Page 43 of The Merciless Ones
It’s almost like the Firstborn is a shadow but one made out of light instead of darkness. She’s some sort of illusion, like the mirages that appear in the desert on exceedingly hot days.
“I don’t have a lot of time, Deka,” she says urgently. “My gauntlets, they require a lot of strength to use them.”
“Your gauntlets?”
She holds up her hands to display her clawed white gauntlets, the ones she never takes off. “They’re arcane objects,” she explains. “I use them to watch people.”
Spy on them, she means. Now I understand how she always knew what I was doing back at the Warthu Bera. It wasn’t just all the spies she had floating around; it was her damned gauntlets.

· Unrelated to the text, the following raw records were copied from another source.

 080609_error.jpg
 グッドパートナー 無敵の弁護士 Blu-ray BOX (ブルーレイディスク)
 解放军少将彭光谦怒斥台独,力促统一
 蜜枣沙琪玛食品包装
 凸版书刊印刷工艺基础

And, of course, she never mentioned this until now. Curse White Hands and her secrets.
“But how did you know to look for me?” I ask, putting aside my annoyance.

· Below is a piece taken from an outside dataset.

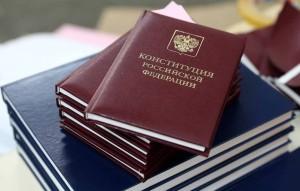 Президент распорядился официально опубликовать основной закон с внесенными в него поправками.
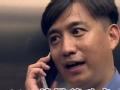 《极限挑战第一季片花》第九期 黄磊艺兴办公室主持节目 神算子送外卖引惊呼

“I had an instinct something was awry, so I searched out Melanis, found her flapping around the Eastern provinces. Once the mothers brought her back to Abeya, she told us what happened.”
“The door,” I say, nodding. “Idugu created it.”
“You mean the angoro created it.”
I shake my head. “No, I mean Idugu,” I reply firmly.
By now, White Hands’s expression is as close to alarm as ever I’ve seen it. “Deka, there are no other gods but the Gilded Ones.”
“And yet one dragged us all the way to Hemaira. A feat the mothers themselves could not manage,” I say.
“Because the angoro is siphoning their power.”
“Or Idugu is.”
Just like that, White Hands has had enough. “Deka, whatever this is, it is beyond you. You must come back to Abeya so we can sort this out. All of you.” She turns to the others, but I step in front of her, blocking her gaze.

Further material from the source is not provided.